(Rows from a spatial reasoning dataset)
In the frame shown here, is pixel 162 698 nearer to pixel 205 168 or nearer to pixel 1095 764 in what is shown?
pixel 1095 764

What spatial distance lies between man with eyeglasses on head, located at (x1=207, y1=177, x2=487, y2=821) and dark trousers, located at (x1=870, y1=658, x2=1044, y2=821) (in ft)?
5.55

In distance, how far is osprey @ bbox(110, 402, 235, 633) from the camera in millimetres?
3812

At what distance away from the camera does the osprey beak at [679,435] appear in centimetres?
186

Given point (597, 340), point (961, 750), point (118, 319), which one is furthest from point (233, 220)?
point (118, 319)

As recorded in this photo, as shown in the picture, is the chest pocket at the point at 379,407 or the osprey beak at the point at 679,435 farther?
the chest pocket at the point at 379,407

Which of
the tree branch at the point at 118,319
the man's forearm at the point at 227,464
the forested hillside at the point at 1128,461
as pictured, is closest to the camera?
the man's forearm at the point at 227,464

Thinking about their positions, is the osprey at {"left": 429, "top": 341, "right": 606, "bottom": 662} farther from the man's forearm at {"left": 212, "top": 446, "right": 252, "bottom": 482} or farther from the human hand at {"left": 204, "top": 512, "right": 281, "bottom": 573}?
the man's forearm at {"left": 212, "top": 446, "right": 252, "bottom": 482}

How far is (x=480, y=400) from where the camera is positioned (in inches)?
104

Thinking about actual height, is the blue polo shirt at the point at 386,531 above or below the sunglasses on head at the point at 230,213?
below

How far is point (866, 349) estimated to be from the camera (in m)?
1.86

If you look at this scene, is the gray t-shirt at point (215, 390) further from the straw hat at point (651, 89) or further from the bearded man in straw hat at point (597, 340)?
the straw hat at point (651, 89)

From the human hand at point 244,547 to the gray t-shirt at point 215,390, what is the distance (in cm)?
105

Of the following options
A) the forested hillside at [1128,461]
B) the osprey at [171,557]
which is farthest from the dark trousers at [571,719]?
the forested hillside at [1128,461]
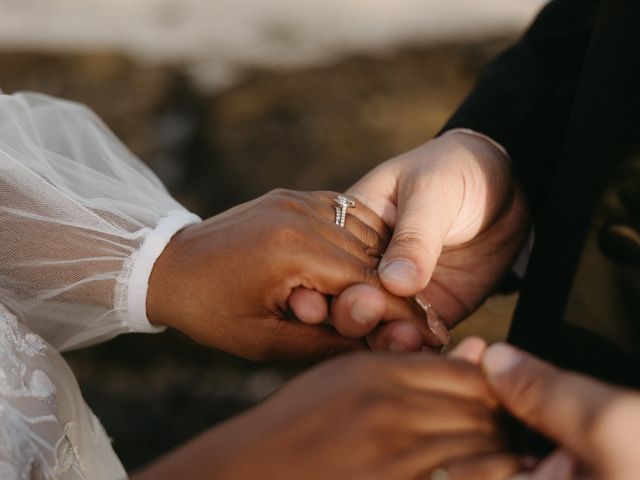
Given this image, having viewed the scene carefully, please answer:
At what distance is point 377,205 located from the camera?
61.4 inches

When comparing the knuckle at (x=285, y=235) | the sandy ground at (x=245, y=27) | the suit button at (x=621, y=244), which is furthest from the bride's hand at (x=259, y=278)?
the sandy ground at (x=245, y=27)

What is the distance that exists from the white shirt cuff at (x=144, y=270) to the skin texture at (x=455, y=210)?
436 millimetres

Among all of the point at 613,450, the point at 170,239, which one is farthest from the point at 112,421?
the point at 613,450

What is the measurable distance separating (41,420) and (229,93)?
3.36 meters

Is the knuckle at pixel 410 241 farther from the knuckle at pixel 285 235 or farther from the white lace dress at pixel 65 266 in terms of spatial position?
the white lace dress at pixel 65 266

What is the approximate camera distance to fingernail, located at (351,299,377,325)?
4.14 ft

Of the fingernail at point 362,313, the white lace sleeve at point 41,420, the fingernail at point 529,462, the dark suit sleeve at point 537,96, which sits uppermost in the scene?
the dark suit sleeve at point 537,96

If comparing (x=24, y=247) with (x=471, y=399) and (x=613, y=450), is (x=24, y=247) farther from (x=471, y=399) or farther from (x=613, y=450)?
(x=613, y=450)

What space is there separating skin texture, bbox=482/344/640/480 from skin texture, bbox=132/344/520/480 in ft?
0.15

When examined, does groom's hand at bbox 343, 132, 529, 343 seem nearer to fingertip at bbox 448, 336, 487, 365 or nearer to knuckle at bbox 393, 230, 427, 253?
knuckle at bbox 393, 230, 427, 253

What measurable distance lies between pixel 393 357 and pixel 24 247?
0.71 metres

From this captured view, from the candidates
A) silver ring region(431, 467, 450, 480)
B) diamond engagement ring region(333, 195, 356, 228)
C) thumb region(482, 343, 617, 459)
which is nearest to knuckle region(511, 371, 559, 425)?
thumb region(482, 343, 617, 459)

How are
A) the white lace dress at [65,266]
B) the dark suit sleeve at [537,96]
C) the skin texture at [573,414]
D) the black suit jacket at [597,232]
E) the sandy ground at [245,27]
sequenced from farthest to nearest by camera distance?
1. the sandy ground at [245,27]
2. the dark suit sleeve at [537,96]
3. the black suit jacket at [597,232]
4. the white lace dress at [65,266]
5. the skin texture at [573,414]

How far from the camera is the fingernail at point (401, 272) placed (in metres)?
1.28
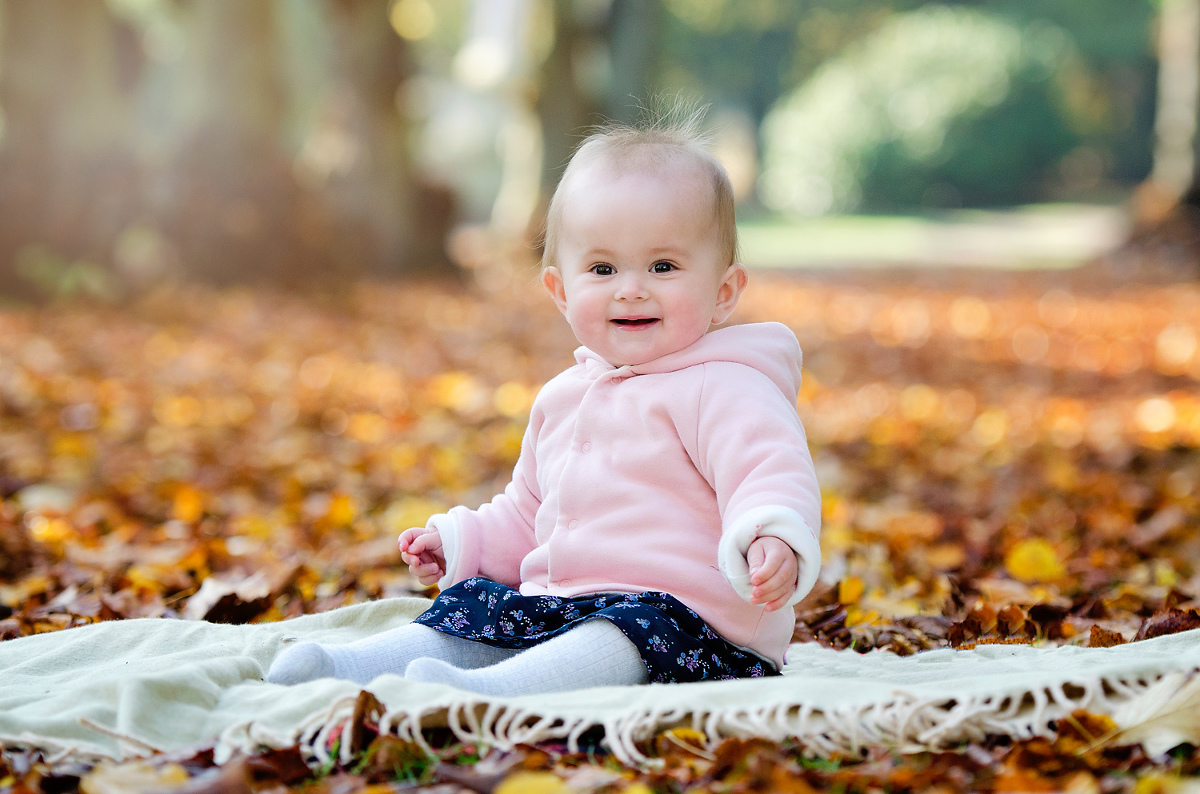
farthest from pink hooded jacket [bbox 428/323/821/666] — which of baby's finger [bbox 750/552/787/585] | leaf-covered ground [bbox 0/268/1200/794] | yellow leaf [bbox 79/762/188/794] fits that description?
yellow leaf [bbox 79/762/188/794]

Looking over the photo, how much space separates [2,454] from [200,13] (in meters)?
7.94

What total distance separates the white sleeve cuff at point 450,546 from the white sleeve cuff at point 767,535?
0.67m

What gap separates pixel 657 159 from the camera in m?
2.26

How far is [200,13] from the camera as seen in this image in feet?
38.7

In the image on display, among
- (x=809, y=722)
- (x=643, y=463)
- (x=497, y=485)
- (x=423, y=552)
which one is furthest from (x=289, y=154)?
(x=809, y=722)

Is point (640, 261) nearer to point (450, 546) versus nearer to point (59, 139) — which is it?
point (450, 546)

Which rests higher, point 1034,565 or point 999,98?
point 999,98

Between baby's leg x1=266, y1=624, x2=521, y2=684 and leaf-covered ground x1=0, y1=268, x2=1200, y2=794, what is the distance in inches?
11.3

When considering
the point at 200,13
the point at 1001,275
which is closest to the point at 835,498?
the point at 200,13

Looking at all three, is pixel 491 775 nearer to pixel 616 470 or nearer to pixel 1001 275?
pixel 616 470

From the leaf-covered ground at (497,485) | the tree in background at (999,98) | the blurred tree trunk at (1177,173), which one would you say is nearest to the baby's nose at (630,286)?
the leaf-covered ground at (497,485)

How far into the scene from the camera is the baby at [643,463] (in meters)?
2.15

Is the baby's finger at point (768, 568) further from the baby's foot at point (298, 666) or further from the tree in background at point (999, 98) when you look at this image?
the tree in background at point (999, 98)

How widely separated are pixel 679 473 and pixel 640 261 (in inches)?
15.7
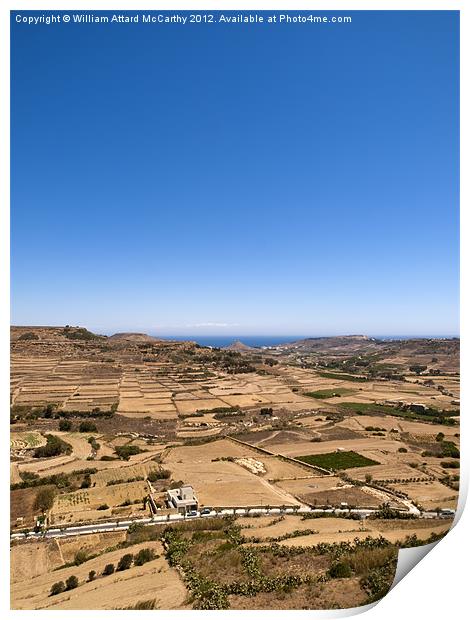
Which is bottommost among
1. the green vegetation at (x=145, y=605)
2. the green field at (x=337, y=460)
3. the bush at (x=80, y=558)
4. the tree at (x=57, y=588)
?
the green field at (x=337, y=460)

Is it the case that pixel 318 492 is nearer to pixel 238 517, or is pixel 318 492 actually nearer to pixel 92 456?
pixel 238 517

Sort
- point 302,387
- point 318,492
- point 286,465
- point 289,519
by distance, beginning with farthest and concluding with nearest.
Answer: point 302,387 → point 286,465 → point 318,492 → point 289,519

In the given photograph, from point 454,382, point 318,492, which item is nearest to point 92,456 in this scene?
point 318,492

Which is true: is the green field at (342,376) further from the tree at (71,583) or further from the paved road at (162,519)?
the tree at (71,583)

» **Your instructions**: Can you render the records from the line containing "When examined, does" through the line containing "0.71 metres", both included, as a JSON list of strings with one string per line and blank lines omitted?

» **Finished task**:
[
  "When examined, does groom's hand at bbox 343, 132, 529, 343 seem nearer to fingertip at bbox 448, 336, 487, 365 or nearer to knuckle at bbox 393, 230, 427, 253?",
  "knuckle at bbox 393, 230, 427, 253",
  "What measurable distance lies between pixel 393 357 and pixel 24 247?",
  "0.71 metres"
]